__Énoncé A__
Pour chacune des affirmations suivantes, dites si l'extrait la confirme, par oui ou non, et citez les mots de l'extrait qui tranchent : (i) Vaude a réduit ses vieux stocks à 3 %. (ii) La famille prévoit d'ouvrir le capital à des investisseurs. (iii) Le système de recyclage a été mis en place en 2009.

__Extrait source__
Qu’est-ce que vous répondez à ceux qui vous disent qu’ils n’ont pas les moyens financiers d’investir dans cet objectif… pour l’instant ?
Je leur réponds que faire du « sustainable business », suppose aujourd’hui de développer une certaine discipline en matière de management. Vous avez besoin d’apprendre très vite afin de rester une marque qui compte sur le marché. Et vous avez besoin de comprendre que vous allez devoir investir sans avoir de retours sur investissements immédiats. Mais vous avez aussi besoin de garder en tête que prendre cette voie va vous rendre nettement plus efficace. C’est ce que nous avons constaté chez Vaude. Je vous donne un exemple, nous savions qu’à chaque saison, 20% de notre collection vieillissait et demandait à être revu. Cela réduisait forcément notre marge. Pire, si vous considérez bien les choses, ça n’a rien de durable. Aussi, nous avons investi beaucoup d’énergie pour faire tomber ces vieux stocks à 3%. Cela nous a permis d’augmenter notre marge bénéficiaire, alors même que nos coûts de fabrication augmentaient. Et ce, sans le répercuter sur le consommateur final.
Vous avez repris en 2009 la direction de l’entreprise familiale et adopté une approche nettement plus radicale du business, comment s’est passée la transition ?
Nous avons connu des années très dures, au tout début. En 2009, nos fonds propres étaient très bas. Or vous avez besoin de montrer de bons chiffres à votre banquier pour obtenir les prêts nécessaires aux investissements. Notre banque nous a suivis, mais elle nous a imposé des conditions très dures, ils ne nous ont rien laissé passer ! Aucun déficit ne nous a été accordé. C’était très dur, on était submergé de travail et les coût étaient plus importants. Sans parler des conflits au sein de Vaude. Nous lancions tant de chantiers différents, si nouveaux, que tout était beaucoup plus complexe à gérer. Et nous ne savions pas vraiment comment gérer cette nouvelle situation. A l’époque Vaude pesait 15 millions d’euros, (elle pèse 120 millions d’euros de chiffre d’affaires aujourd’hui, ndlr). A titre personnel, je contrôle 32% de la société, le reste est réparti entre mon frère et mes sœurs. Nous avons les mains libres, et nous n’avons pas l’intention d’ouvrir le capital à des investisseurs. Nous voulons garder le contrôle.
A l’époque, quand nous avons mis le cap à 100% sur une autre approche, la société comptait environ 350 personnes. Contre 550 maintenant. Au sein de Vaude, les gens pensaient que c’était une très bonne idée cette nouvelle approche, mais nous avions déjà de bons projets sur le plan environnemental. Dès 1994, nous avions notamment mis en place un système de recyclage, un gros investissement, mais ça ne marchait pas vraiment, parce que ce n’était pas assez connu. Donc j’ai dû faire face à beaucoup de scepticisme au sein de mon équipe, mais aussi à beaucoup de questions : « ok, très bien, me disait-on, mais quid des coûts ? »

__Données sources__

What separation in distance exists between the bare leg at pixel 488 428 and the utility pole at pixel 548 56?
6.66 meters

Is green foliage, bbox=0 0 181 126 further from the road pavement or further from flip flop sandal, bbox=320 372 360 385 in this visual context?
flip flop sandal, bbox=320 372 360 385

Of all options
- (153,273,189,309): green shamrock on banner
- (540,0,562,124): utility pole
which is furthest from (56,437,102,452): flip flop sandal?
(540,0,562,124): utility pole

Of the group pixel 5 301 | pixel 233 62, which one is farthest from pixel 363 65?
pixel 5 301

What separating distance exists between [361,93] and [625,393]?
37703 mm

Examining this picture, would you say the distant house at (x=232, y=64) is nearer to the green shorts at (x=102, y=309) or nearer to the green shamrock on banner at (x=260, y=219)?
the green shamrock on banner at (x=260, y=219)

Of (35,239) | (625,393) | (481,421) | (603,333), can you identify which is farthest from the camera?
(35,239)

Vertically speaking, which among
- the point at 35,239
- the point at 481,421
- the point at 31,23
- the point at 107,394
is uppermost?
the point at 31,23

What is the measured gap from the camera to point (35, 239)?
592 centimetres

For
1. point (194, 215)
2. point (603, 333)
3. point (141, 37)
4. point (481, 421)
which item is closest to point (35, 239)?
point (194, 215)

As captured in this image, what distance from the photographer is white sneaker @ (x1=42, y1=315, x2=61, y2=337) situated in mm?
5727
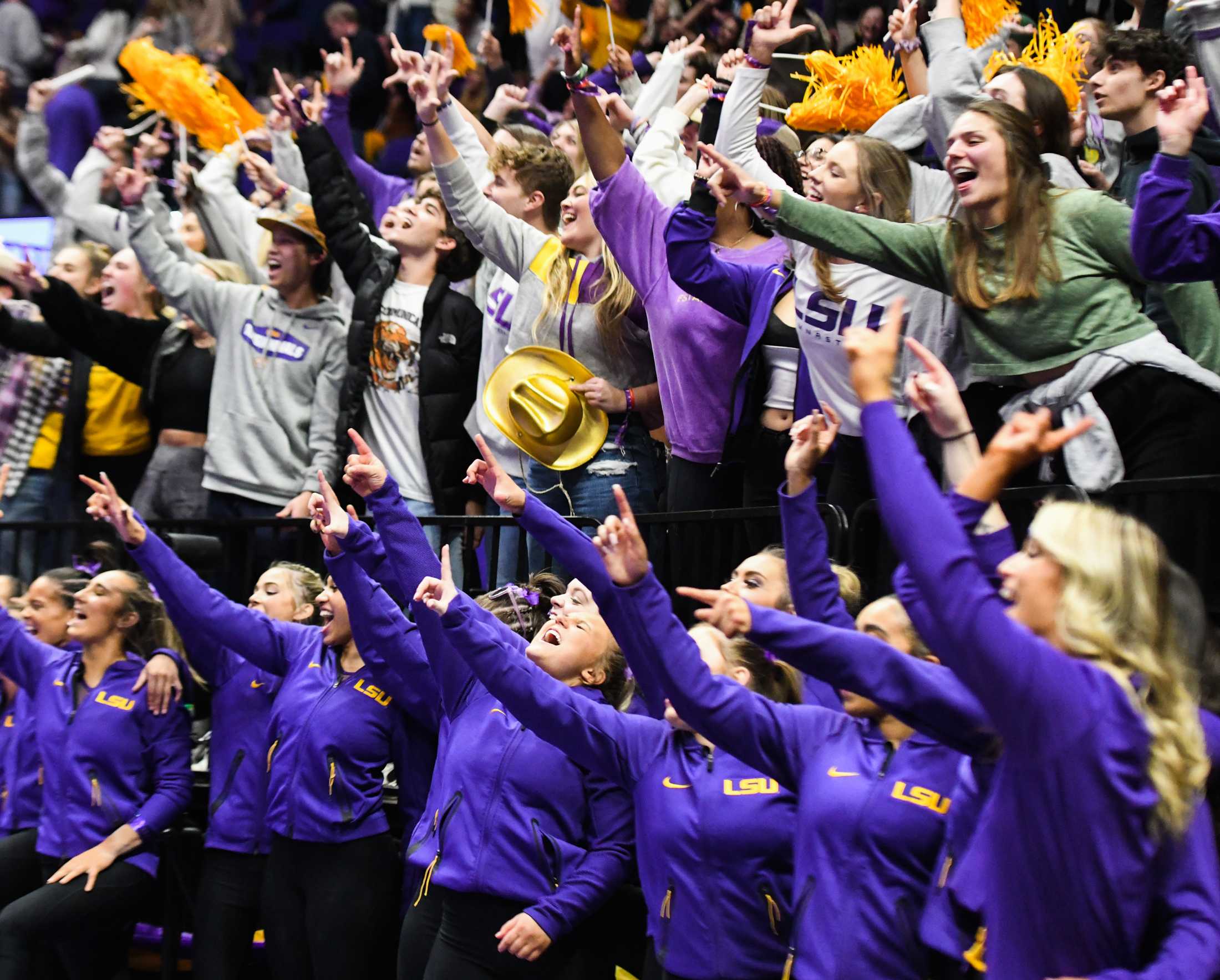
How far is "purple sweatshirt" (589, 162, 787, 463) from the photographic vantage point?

__Énoncé B__
Recopiez mot pour mot les lignes des données, de celle qui contient « Of (35,239) | » jusqu'à la dernière ligne des données, ces deux lignes comprises, sans reprendre les images.

__Corrigé A__
(i) Oui : « nous avons investi beaucoup d’énergie pour faire tomber ces vieux stocks à 3% ».
(ii) Non : « nous n’avons pas l’intention d’ouvrir le capital à des investisseurs ».
(iii) Non : « Dès 1994, nous avions notamment mis en place un système de recyclage ».

__Corrigé B__
Of (35,239) | (625,393) | (481,421) | (603,333), can you identify which is farthest from the camera?
(35,239)

Vertically speaking, which among
- the point at 35,239
- the point at 481,421
- the point at 31,23
- the point at 107,394
is uppermost?
the point at 31,23

What is the measured gap from the camera to point (35, 239)?
592 centimetres

For
1. point (194, 215)
2. point (603, 333)
3. point (141, 37)
4. point (481, 421)
which item is closest to point (35, 239)?
point (194, 215)

As captured in this image, what distance from the photographer is white sneaker @ (x1=42, y1=315, x2=61, y2=337) situated in mm?
5727
How far is "purple sweatshirt" (589, 162, 787, 463) from the photographic vantage point?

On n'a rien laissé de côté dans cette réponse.